Start of Source document

Johannes Ernst’s Blog

OpenID is a CNet Webware 100 Finalist

… in the category "Browsing: Web browsers, extensions, widgets, and security", competing against:

  • BeNetSafe
  • Bloglines
  • BlogRovr
  • Firefox
  • Flock
  • Google Reader
  • Greasemonkey
  • IMSafer
  • Internet Explorer 7
  • LeapTag
  • My Yahoo
  • Netvibes
  • NewsGator Online
  • Newsvine
  • OpenID
  • Opera
  • Pageflakes
  • Safari
  • ScrubIT
  • SpringWidgets
  • StumbleUpon
  • Sxipper
  • Yahoo Pipes
  • Yahoo Widgets
  • Yourminis

Here is the important part:

What a grab bag! But another data point for OpenID gaining in stature and visibility.

Next HealthCamp: Saturday, May 26, Palo Alto

James Littlejohn is putting together "HealthCamp 2", following the successful first HealthCamp back in December.

This is not to be confused with the Health 2.0 Conference, put together by Matthew Holt and Indu Subaiya for September, which will be a bit more formal affair. HealthCamp is an un-conference where you determine the agenda.

End of Source document
Start of The data

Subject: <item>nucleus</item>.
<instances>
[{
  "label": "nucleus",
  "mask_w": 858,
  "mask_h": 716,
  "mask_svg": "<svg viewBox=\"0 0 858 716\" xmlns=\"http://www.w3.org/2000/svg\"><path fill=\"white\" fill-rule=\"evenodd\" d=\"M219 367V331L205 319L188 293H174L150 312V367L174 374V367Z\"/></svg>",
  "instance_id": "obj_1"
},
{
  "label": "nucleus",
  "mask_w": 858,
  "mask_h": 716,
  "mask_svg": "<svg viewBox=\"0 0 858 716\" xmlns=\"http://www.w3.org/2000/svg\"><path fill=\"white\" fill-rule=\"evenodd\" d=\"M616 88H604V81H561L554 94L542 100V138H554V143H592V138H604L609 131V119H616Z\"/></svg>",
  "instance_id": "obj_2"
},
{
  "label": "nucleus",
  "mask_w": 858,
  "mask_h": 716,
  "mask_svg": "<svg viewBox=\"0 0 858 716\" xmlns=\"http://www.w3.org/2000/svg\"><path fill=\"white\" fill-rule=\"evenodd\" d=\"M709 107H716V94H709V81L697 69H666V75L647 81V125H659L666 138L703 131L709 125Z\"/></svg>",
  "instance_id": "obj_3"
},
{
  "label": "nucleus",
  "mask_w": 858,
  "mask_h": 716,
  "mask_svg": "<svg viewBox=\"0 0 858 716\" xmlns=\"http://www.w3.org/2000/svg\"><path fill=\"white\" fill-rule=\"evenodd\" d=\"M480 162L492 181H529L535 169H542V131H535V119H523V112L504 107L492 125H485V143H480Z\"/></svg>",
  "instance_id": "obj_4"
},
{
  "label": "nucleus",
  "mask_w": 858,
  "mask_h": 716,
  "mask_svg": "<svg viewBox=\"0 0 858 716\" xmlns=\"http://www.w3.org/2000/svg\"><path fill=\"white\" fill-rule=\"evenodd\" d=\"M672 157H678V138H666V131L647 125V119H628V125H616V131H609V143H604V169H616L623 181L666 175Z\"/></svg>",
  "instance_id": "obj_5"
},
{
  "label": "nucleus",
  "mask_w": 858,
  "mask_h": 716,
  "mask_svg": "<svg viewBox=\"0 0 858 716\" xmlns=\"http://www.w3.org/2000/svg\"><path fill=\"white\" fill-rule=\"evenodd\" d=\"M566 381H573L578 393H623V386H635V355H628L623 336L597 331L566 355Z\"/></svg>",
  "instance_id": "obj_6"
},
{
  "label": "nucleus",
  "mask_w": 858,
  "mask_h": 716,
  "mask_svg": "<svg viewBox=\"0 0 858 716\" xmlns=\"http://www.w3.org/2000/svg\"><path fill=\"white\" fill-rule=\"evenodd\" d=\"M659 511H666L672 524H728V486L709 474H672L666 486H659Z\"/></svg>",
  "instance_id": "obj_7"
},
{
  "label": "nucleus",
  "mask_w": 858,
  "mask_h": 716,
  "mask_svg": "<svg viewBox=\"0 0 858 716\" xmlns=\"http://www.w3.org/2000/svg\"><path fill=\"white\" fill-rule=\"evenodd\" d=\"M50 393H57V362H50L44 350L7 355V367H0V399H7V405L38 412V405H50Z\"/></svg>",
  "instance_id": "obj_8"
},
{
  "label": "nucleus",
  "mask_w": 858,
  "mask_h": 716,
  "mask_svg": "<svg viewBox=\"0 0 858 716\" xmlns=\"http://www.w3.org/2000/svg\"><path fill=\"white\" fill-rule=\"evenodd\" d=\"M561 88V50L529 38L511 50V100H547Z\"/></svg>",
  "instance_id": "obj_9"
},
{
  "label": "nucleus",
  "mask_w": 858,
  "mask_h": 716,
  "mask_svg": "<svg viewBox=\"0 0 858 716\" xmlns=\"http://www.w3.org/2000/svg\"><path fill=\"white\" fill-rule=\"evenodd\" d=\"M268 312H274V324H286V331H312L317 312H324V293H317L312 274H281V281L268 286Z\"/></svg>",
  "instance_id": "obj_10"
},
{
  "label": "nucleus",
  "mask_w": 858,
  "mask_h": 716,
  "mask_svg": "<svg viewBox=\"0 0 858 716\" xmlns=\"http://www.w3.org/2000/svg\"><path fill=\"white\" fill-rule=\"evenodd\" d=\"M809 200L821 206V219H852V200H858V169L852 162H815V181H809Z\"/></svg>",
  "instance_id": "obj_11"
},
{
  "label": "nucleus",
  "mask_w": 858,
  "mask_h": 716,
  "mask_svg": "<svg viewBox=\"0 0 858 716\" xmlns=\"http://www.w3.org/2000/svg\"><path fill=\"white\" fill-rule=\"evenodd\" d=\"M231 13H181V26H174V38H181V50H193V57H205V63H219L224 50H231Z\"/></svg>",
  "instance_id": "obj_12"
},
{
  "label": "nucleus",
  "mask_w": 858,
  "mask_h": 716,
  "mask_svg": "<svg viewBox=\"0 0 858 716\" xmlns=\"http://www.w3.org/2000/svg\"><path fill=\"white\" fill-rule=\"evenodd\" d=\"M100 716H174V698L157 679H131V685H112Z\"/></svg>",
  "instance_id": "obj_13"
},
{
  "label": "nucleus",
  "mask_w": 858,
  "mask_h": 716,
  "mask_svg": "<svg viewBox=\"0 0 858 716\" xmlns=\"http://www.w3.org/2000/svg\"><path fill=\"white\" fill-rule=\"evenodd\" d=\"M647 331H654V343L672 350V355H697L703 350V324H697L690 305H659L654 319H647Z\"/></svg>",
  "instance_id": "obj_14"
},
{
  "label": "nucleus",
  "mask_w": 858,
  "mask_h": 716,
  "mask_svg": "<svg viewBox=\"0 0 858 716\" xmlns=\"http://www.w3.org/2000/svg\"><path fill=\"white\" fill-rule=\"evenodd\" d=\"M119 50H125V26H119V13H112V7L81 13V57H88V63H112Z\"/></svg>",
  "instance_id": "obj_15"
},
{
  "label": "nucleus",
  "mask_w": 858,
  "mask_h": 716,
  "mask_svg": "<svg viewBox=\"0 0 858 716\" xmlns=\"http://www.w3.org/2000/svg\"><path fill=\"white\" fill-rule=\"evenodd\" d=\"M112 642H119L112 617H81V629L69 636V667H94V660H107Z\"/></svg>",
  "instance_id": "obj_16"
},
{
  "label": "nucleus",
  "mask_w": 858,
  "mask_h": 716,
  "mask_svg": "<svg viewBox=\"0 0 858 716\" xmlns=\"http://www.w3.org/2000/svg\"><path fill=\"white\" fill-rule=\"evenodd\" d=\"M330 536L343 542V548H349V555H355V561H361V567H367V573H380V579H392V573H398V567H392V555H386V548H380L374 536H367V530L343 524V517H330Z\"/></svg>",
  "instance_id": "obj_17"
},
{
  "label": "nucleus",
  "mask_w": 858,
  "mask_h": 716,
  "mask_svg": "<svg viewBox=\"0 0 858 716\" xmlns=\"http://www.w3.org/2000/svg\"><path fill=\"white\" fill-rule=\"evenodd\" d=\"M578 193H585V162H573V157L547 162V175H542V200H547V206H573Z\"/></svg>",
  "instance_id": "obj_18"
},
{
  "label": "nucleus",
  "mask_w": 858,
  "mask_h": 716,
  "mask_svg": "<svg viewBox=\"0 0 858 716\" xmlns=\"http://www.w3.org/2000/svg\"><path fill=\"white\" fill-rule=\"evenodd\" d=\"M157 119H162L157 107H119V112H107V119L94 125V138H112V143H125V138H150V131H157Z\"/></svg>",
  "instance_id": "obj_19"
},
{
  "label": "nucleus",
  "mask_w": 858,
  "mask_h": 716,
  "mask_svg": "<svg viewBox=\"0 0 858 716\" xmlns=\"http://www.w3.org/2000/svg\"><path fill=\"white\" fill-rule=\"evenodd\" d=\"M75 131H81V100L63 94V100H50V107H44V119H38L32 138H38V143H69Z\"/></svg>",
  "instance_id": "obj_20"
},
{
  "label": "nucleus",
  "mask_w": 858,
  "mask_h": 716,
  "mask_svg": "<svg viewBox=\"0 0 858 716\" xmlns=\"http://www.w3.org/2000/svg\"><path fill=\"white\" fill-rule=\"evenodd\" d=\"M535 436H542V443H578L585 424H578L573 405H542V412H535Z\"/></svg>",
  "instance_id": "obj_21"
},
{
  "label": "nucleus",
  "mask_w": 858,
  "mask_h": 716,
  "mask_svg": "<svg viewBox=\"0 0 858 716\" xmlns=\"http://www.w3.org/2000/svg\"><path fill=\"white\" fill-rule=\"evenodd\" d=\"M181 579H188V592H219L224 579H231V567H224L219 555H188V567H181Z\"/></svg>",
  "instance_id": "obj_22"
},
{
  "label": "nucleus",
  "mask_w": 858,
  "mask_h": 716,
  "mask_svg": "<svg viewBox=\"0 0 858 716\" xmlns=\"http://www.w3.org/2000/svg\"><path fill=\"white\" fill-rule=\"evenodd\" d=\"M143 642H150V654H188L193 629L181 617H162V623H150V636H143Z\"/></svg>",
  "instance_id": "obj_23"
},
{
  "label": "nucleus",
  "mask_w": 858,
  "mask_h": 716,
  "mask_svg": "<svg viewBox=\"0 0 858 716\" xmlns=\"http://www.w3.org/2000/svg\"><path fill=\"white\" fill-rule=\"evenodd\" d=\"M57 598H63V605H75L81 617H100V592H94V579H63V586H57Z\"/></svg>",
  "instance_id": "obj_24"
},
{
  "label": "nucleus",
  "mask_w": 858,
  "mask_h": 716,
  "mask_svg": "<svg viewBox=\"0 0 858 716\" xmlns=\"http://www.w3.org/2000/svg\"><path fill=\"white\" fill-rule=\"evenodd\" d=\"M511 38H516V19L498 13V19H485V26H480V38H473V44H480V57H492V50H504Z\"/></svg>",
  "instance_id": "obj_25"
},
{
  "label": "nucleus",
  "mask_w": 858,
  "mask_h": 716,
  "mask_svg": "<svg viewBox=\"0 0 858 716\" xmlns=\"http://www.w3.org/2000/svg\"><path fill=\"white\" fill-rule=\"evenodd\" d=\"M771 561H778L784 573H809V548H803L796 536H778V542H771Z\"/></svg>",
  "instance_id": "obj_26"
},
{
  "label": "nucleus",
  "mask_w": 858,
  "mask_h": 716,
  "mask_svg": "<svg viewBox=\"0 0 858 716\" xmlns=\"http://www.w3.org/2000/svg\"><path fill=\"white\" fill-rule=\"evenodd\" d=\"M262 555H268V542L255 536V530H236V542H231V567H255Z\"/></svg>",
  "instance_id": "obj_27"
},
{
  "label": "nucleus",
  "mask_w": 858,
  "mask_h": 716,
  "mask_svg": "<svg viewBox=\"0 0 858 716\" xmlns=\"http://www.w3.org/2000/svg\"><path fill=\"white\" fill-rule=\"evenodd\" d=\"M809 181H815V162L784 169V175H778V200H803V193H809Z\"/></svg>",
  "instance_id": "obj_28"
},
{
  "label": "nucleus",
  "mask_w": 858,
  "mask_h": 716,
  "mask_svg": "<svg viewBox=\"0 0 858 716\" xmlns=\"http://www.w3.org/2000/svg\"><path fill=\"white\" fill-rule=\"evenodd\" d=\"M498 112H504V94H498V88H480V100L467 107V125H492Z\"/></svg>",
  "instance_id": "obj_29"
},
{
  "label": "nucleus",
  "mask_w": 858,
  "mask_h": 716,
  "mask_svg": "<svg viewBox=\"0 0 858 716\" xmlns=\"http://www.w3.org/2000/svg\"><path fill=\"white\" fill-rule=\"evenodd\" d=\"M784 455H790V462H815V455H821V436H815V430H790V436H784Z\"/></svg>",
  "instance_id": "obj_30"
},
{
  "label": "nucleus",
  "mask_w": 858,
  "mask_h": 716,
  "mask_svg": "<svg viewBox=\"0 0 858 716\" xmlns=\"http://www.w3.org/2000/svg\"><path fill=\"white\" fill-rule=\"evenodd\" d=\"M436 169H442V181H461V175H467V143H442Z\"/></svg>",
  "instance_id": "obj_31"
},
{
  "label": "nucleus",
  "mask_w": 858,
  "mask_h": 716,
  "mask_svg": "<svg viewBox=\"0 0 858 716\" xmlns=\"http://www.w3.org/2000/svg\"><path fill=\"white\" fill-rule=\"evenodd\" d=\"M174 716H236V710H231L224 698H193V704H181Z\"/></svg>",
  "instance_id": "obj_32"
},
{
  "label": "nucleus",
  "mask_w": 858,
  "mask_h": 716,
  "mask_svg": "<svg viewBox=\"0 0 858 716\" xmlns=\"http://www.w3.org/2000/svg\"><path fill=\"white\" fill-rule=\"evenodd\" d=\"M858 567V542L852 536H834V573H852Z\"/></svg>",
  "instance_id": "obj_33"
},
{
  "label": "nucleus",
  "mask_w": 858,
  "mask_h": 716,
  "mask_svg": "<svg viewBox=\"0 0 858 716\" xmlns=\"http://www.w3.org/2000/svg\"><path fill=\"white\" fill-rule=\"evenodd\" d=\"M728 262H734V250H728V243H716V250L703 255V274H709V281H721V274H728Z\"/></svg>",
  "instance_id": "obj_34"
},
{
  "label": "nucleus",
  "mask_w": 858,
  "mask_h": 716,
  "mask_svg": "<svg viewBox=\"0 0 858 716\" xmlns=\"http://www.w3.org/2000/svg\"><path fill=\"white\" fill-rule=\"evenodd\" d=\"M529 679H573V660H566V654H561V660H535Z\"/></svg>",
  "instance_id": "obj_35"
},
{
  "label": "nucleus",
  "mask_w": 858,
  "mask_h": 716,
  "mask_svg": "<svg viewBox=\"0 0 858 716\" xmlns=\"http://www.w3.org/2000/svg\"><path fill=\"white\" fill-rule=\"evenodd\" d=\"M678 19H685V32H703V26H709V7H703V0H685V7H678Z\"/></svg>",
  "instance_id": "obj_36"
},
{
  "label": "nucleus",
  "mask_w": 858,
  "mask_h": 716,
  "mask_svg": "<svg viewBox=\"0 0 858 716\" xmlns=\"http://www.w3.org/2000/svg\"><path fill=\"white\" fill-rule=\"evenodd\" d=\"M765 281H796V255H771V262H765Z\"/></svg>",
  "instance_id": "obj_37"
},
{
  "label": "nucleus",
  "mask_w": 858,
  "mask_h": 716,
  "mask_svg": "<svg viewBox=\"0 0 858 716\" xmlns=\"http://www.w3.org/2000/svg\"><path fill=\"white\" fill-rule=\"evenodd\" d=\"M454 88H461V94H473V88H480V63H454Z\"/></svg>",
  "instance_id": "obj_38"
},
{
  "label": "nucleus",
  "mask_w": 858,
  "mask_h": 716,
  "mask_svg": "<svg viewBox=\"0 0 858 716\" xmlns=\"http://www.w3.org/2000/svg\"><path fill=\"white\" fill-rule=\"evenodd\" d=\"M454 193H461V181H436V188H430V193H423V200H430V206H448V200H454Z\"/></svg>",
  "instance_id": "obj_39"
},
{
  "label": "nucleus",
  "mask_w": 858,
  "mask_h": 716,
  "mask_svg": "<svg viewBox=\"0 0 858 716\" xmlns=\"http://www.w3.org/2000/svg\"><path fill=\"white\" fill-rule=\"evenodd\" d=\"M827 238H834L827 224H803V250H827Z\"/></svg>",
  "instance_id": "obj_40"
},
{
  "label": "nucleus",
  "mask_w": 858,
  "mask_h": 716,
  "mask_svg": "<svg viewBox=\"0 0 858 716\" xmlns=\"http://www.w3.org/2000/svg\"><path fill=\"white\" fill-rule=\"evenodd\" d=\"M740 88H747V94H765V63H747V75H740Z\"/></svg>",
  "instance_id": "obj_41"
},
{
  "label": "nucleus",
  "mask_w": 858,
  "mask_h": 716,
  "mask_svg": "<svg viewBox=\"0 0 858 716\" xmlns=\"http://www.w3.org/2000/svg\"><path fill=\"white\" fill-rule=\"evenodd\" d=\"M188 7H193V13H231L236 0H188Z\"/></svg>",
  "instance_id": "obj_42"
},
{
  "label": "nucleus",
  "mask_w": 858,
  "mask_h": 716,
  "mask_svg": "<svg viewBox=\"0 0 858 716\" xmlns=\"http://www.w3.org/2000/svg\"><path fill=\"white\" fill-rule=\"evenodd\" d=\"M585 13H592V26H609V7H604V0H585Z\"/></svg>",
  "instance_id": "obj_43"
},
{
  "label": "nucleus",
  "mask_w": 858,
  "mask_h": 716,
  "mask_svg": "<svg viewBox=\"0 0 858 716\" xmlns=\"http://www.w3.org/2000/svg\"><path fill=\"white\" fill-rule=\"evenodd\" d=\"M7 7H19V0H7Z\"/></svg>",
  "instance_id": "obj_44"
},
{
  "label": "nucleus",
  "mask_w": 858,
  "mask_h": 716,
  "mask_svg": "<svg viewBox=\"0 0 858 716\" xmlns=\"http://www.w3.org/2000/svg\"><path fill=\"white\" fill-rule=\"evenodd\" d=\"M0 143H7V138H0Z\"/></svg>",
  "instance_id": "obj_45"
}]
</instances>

End of The data

**Problem to solve**
Translate this sentence from the blog post above into Spanish: "HealthCamp is an un-conference where you determine the agenda."

**Answer area**
HealthCamp es una desconferencia en la que tú determinas la agenda.